Code Review: fix(upgrade): re-verify ML-DSA signature on every cache hit
I've reviewed the diff across all 3 files (+668/−124), the PR description, CI status, and consulted the codebase's signature.rs module.
Summary
This is a well-structured, thorough fix for the cache-poisoning RCE (A1). The approach is architecturally sound and the implementation is careful with security-relevant details. Main concerns below are minor — no blockers.
✅ What's done well
-
Core threat model is correctly identified and fixed. Caching the extracted binary with only SHA-256 integrity was the vulnerability; caching the signed archive and re-verifying ML-DSA on every hit is the correct remediation.
-
TOCTOU elimination via private staged copy. Copying the archive+signature into a process-private temp dir before verification, then extracting from that same private copy, definitively defeats a post-verification file swap on the shared cache. The test
test_returned_archive_is_private_copy_immune_to_post_hit_swapconfirms this. -
Defence in depth. Size policy gates (
symlink_metadata+is_file()+ size bounds) run before any copy or read, preventing symlink/FIFO/device-file attacks and OOM/disk-exhaustion vectors. The 0700 cache dir permissions andstore_archivere-verification are additional layered controls. -
#[cfg(test)]-only constructor.new_with_verify_keyis guarded by#[cfg(test)], ensuring the production trust anchor (the pinnedRELEASE_SIGNING_KEY) cannot be weakened. Theverify_key: Option<MlDsaPublicKey>— whereNonemeans "use embedded production key" andSome(key)is test-only — is a clean pattern. -
Archive metadata written last (write-to-temp-then-rename). Readers never observe a partial state. Verified by inspection of
store_archive.
🔍 Issues to address
1. macOS test failure — investigate CI log
Test (macos-latest) failed in the latest run. The run is still in progress so logs aren't available yet, but this needs investigation before merge.

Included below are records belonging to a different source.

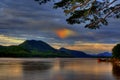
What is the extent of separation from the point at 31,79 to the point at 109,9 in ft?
88.8

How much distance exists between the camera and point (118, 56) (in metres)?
149

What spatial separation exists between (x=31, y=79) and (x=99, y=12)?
89.0ft

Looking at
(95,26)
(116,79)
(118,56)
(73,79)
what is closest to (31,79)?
(73,79)

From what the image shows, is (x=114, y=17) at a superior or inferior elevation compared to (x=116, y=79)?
superior

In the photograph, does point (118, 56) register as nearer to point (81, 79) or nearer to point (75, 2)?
point (81, 79)

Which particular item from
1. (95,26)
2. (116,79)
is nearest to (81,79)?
(116,79)

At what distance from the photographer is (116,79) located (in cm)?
5688

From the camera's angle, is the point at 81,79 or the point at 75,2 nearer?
the point at 75,2

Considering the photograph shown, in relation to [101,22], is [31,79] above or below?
below

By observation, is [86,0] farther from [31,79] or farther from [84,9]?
[31,79]

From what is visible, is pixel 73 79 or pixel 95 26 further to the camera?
pixel 73 79

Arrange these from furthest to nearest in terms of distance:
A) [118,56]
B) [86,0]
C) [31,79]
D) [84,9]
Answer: [118,56] < [31,79] < [84,9] < [86,0]

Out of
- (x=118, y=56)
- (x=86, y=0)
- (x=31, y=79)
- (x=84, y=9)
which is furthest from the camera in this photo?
(x=118, y=56)

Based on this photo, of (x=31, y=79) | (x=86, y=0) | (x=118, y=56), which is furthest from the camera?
(x=118, y=56)
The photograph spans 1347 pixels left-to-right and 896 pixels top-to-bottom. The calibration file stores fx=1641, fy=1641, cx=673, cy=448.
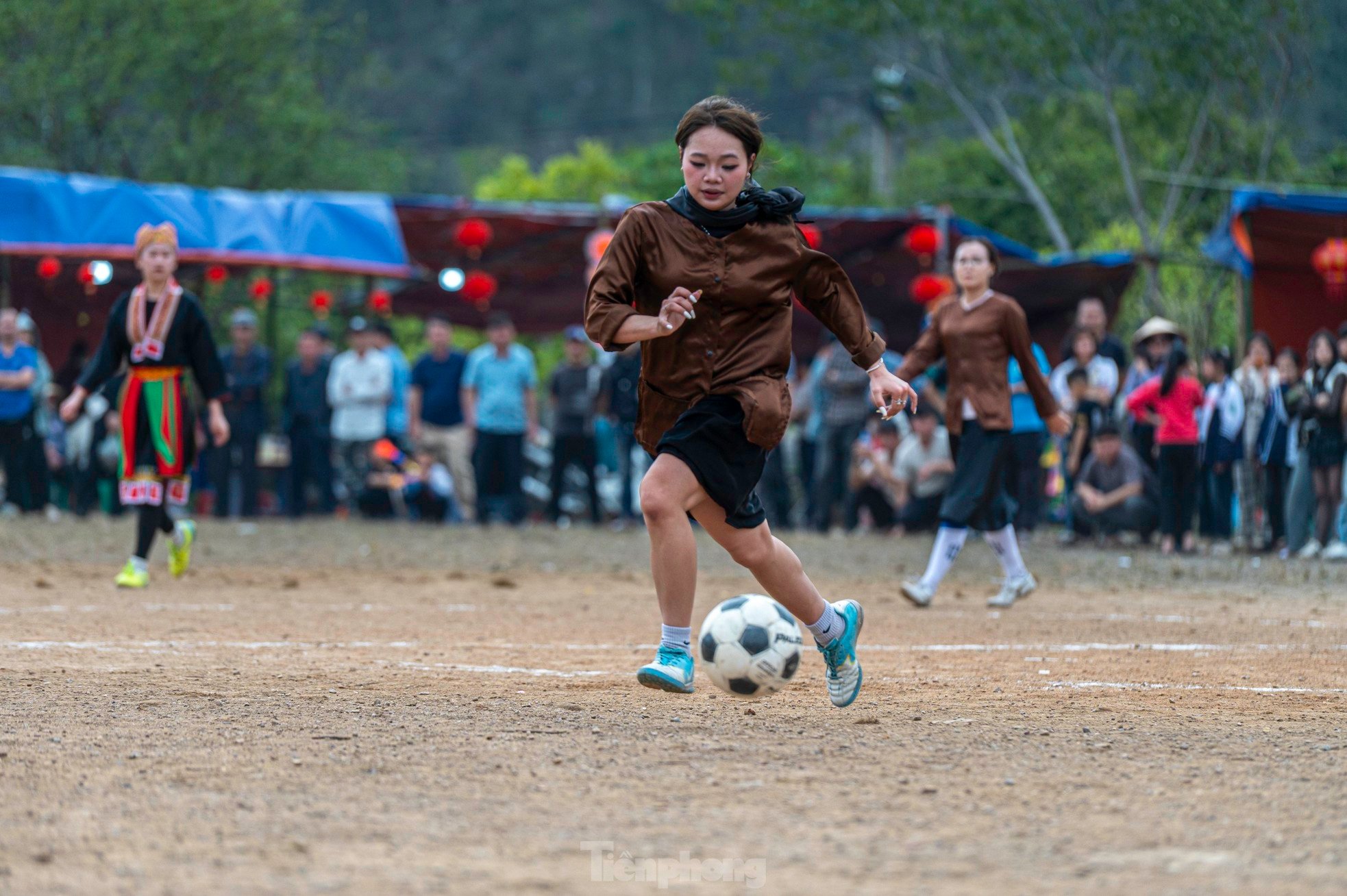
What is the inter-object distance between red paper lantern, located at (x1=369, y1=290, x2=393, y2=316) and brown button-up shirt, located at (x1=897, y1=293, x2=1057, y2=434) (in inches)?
459

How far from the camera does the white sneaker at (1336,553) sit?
12328 millimetres

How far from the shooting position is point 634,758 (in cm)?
426

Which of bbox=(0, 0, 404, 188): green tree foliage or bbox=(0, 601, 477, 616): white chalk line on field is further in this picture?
bbox=(0, 0, 404, 188): green tree foliage

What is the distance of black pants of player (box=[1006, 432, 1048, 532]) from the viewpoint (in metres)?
12.2

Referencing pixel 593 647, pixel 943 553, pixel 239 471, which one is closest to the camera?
pixel 593 647

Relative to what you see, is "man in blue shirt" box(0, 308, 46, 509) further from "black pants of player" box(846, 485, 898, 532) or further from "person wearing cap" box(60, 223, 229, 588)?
"black pants of player" box(846, 485, 898, 532)

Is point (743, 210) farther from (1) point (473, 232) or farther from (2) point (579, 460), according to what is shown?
(1) point (473, 232)

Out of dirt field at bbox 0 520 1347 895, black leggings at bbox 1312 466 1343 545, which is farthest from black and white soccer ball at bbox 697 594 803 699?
black leggings at bbox 1312 466 1343 545

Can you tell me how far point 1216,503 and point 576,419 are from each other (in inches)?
245

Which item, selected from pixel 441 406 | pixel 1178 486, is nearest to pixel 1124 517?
pixel 1178 486

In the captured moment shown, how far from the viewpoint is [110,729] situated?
15.4ft

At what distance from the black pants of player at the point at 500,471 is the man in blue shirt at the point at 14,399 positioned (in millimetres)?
4296

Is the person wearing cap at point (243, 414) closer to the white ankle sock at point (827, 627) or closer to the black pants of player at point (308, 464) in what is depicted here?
the black pants of player at point (308, 464)

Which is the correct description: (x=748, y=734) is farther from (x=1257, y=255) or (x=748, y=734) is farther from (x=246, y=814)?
(x=1257, y=255)
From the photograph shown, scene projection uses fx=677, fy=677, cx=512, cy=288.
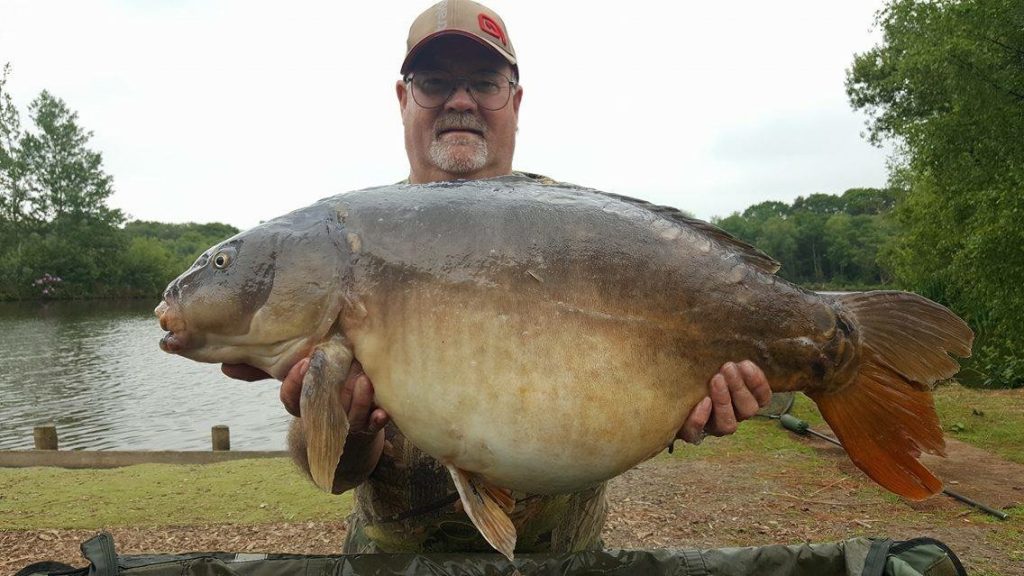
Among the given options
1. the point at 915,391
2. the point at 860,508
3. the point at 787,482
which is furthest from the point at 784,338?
the point at 787,482

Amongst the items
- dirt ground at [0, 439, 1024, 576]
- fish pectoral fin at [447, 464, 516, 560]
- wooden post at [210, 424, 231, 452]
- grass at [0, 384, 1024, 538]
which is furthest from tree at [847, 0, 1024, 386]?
wooden post at [210, 424, 231, 452]

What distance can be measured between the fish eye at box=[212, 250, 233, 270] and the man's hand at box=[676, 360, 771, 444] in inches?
55.0

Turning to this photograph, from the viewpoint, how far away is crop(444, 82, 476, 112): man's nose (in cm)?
306

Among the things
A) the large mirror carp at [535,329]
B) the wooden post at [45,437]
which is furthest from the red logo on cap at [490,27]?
the wooden post at [45,437]

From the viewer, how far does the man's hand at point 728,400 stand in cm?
192

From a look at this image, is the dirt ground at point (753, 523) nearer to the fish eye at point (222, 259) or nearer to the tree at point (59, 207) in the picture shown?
the fish eye at point (222, 259)

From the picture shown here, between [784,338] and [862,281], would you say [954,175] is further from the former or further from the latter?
[862,281]

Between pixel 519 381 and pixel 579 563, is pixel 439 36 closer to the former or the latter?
pixel 519 381

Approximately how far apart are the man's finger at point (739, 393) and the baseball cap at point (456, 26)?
1.80 metres

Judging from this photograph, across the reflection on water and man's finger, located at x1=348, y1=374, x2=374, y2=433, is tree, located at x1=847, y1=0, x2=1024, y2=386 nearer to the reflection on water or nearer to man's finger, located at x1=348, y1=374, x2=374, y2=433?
man's finger, located at x1=348, y1=374, x2=374, y2=433

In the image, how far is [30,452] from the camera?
748 centimetres

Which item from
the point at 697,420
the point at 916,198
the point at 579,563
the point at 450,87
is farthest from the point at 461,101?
the point at 916,198

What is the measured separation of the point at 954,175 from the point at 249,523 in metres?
9.73

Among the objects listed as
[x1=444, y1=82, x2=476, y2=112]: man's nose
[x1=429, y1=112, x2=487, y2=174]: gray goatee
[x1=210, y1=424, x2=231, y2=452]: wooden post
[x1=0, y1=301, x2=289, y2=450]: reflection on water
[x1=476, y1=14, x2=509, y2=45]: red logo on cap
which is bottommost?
[x1=0, y1=301, x2=289, y2=450]: reflection on water
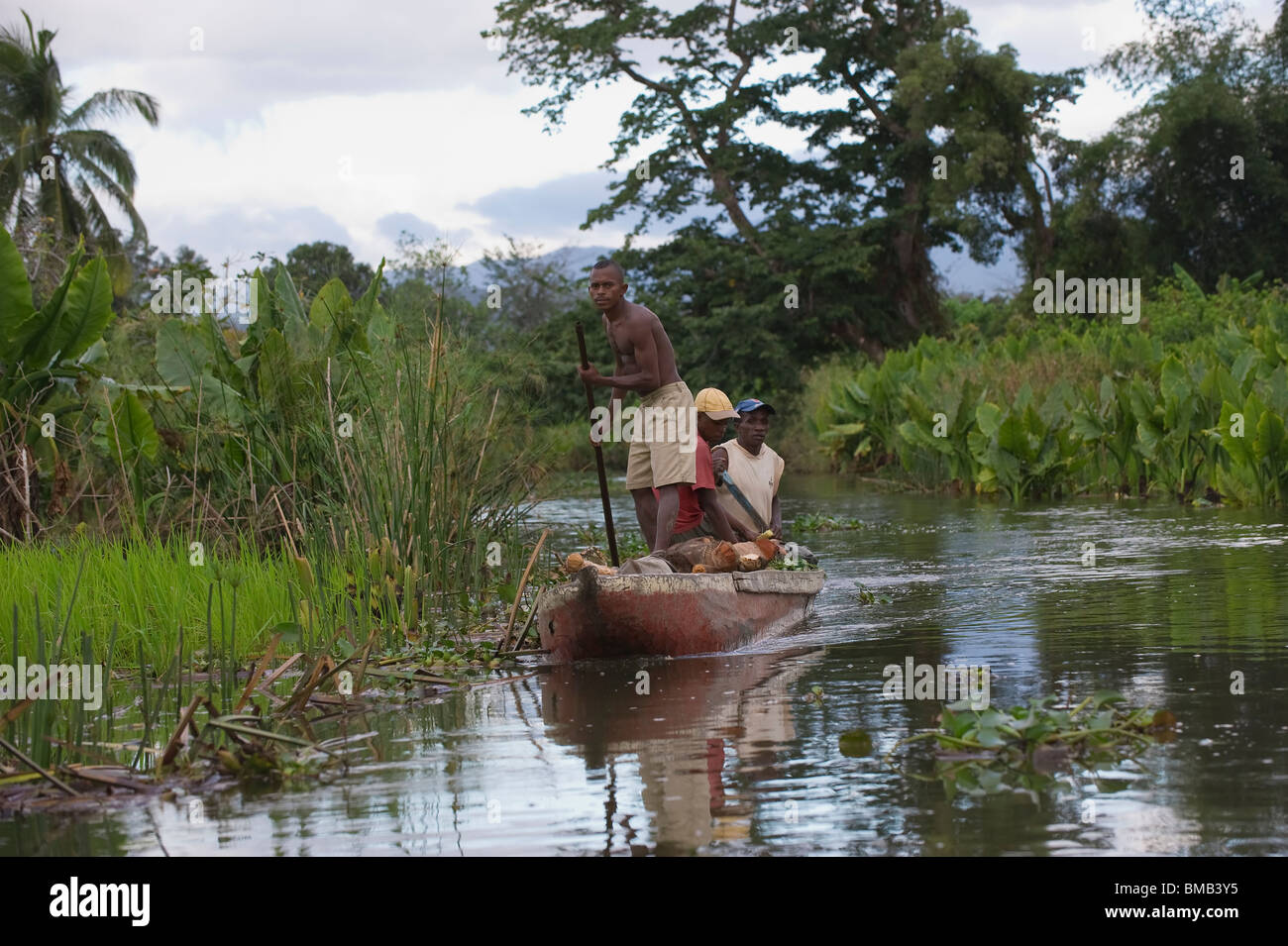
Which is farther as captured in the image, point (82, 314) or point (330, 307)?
point (330, 307)

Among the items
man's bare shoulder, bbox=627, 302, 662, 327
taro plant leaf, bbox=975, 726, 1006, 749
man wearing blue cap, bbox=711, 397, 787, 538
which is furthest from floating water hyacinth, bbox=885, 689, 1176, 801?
man wearing blue cap, bbox=711, 397, 787, 538

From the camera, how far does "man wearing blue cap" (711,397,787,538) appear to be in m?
9.34

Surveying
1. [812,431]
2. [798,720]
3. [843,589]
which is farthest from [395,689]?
[812,431]

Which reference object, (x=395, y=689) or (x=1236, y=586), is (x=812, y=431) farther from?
(x=395, y=689)

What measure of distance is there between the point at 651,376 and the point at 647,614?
5.29ft

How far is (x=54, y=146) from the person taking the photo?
33125 mm

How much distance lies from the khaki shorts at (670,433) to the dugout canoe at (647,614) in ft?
2.58

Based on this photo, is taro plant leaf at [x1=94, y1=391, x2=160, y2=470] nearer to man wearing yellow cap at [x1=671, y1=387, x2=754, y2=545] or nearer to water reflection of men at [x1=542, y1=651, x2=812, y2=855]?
man wearing yellow cap at [x1=671, y1=387, x2=754, y2=545]

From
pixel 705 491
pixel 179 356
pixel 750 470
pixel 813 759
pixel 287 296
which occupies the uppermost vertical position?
pixel 287 296

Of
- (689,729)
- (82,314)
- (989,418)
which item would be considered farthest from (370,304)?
(989,418)

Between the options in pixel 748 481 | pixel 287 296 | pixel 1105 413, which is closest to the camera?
pixel 748 481

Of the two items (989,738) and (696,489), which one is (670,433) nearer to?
(696,489)

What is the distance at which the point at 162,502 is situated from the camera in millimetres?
10078
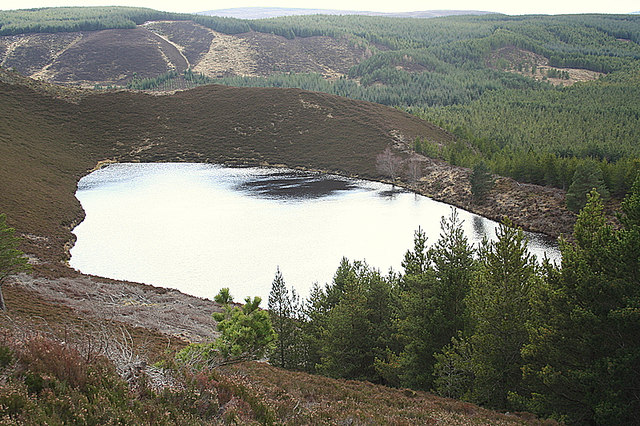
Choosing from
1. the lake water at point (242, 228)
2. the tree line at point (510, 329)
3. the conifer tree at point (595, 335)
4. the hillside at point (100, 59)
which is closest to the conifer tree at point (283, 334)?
the tree line at point (510, 329)

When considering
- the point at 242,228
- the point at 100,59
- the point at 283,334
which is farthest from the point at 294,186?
the point at 100,59

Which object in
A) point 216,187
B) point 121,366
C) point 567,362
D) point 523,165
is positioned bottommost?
point 216,187

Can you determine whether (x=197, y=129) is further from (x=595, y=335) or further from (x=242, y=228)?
(x=595, y=335)

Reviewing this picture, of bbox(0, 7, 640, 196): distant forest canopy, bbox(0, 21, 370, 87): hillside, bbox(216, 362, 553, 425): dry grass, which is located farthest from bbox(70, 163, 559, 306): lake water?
bbox(0, 21, 370, 87): hillside

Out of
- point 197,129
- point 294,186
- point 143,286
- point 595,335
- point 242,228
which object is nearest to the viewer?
point 595,335

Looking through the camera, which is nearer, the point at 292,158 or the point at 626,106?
the point at 292,158

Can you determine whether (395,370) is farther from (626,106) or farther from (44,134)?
(626,106)

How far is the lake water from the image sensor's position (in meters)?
36.1

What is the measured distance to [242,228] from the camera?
4731 cm

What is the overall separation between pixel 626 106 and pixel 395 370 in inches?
5652

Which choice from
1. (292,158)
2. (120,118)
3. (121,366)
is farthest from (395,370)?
(120,118)

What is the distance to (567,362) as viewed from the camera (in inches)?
476

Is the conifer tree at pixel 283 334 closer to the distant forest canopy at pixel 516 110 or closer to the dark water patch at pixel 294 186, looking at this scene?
the dark water patch at pixel 294 186

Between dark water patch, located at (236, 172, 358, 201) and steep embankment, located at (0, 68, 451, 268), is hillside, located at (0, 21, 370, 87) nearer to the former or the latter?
steep embankment, located at (0, 68, 451, 268)
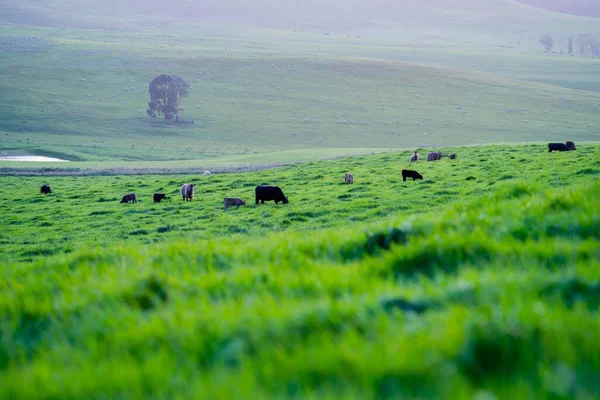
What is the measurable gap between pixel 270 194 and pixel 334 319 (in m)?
21.7

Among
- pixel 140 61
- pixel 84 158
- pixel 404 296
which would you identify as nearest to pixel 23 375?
pixel 404 296

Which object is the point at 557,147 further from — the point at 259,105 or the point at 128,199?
the point at 259,105

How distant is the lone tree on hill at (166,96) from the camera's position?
10069 centimetres

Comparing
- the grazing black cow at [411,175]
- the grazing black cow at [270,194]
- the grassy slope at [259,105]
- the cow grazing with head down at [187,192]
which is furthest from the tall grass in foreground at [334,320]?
the grassy slope at [259,105]

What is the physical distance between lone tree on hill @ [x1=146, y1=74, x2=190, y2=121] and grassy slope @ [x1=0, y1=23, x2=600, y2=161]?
3197 millimetres

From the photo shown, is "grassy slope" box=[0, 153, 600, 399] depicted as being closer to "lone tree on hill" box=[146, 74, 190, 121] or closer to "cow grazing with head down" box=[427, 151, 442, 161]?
"cow grazing with head down" box=[427, 151, 442, 161]

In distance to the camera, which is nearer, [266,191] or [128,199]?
[266,191]

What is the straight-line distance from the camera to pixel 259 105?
110 m

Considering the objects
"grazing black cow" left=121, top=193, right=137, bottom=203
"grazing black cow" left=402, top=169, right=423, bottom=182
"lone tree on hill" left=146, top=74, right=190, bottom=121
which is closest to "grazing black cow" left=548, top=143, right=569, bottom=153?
"grazing black cow" left=402, top=169, right=423, bottom=182

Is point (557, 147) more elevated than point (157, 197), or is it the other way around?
point (557, 147)

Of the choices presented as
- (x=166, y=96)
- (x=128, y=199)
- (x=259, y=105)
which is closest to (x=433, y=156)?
(x=128, y=199)

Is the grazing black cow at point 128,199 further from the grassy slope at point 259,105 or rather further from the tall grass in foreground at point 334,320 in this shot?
the grassy slope at point 259,105

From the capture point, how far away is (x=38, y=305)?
5355mm

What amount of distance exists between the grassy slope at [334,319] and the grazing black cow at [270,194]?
18380mm
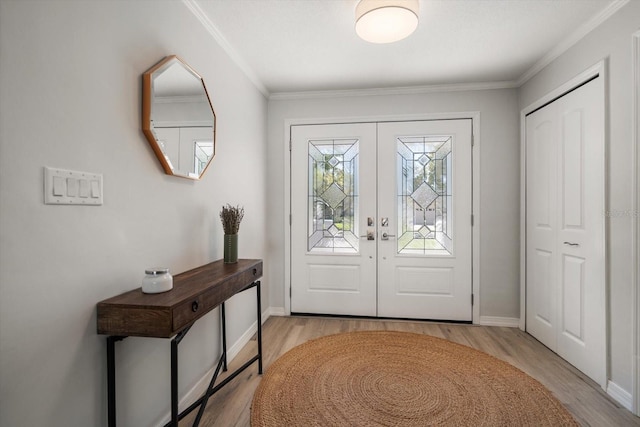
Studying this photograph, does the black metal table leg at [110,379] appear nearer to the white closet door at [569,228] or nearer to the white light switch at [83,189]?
the white light switch at [83,189]

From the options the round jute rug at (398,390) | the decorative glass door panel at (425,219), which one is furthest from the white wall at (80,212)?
the decorative glass door panel at (425,219)

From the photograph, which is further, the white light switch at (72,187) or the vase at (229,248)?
the vase at (229,248)

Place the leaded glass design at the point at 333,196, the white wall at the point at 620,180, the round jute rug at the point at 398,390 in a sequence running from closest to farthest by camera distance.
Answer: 1. the round jute rug at the point at 398,390
2. the white wall at the point at 620,180
3. the leaded glass design at the point at 333,196

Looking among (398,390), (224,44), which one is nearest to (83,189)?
(224,44)

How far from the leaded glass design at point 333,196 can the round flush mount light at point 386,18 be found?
1.43 meters

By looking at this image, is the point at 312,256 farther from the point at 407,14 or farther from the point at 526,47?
the point at 526,47

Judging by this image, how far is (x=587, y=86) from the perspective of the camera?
2.19 meters

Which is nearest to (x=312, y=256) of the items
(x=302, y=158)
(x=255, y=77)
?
(x=302, y=158)

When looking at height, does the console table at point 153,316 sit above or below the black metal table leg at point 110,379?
above

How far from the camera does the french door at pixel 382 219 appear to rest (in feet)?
10.6

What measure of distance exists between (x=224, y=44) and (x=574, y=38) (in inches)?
103

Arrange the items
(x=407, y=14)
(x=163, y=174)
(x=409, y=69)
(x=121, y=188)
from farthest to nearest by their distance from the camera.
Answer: (x=409, y=69) → (x=407, y=14) → (x=163, y=174) → (x=121, y=188)

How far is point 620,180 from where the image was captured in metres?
1.92

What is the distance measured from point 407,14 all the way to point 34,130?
1.91 metres
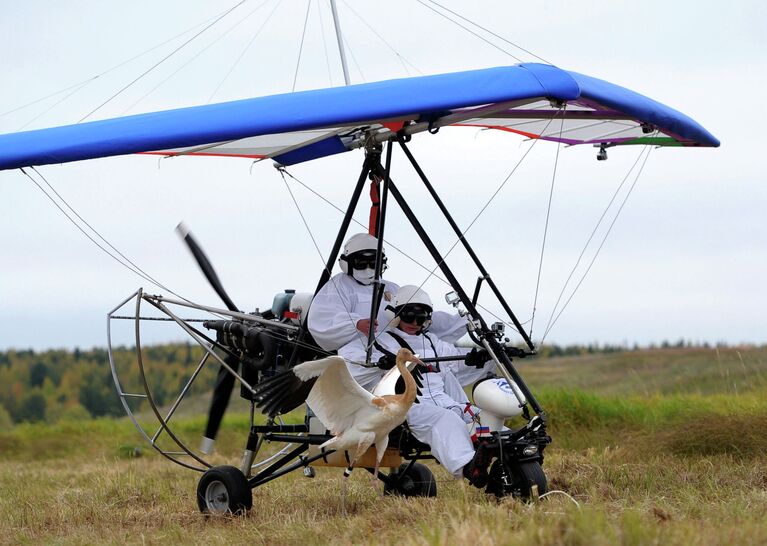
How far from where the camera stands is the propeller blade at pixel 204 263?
8.34 metres

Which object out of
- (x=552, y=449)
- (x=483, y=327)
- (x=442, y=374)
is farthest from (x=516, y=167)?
(x=552, y=449)

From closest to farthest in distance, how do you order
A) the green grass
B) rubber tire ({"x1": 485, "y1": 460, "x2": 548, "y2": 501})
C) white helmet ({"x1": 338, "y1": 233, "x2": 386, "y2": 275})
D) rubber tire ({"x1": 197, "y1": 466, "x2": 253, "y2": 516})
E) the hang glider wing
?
the hang glider wing, rubber tire ({"x1": 485, "y1": 460, "x2": 548, "y2": 501}), rubber tire ({"x1": 197, "y1": 466, "x2": 253, "y2": 516}), white helmet ({"x1": 338, "y1": 233, "x2": 386, "y2": 275}), the green grass

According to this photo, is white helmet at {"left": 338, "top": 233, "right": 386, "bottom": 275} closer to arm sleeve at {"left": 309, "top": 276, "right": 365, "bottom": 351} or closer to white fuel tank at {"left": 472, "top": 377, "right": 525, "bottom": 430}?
arm sleeve at {"left": 309, "top": 276, "right": 365, "bottom": 351}

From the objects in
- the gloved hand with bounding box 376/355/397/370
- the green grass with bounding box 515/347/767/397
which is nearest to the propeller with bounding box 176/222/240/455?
the gloved hand with bounding box 376/355/397/370

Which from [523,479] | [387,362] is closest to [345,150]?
[387,362]

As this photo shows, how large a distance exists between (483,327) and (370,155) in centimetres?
172

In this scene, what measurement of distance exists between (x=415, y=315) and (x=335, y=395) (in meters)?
0.95

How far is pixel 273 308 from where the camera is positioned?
8422 mm

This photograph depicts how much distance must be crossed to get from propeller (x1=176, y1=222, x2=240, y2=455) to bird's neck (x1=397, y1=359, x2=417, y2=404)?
78.9 inches

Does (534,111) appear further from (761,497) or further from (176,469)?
(176,469)

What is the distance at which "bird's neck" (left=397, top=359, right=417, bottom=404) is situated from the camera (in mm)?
6789

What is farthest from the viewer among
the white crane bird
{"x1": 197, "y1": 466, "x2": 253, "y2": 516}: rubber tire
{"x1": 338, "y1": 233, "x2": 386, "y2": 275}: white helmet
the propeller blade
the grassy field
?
the propeller blade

Likely candidates: ML-DSA key generation timeout on CI hardware (the OnceLock in test_keypair() should cache it, but first generation may be slow), or a filesystem-specific issue with the symlink tests on macOS.
Action: Investigate the failed test log once the run completes.
2. Extraction safety note (informational)
The extract_from_tar_gz function extracts to dest_dir but should be checked for path traversal (entries with ../ in archive paths). This is outside the scope of this PR's cache fix, but worth verifying that the tar extraction doesn't follow symlinks or escape the temp dir.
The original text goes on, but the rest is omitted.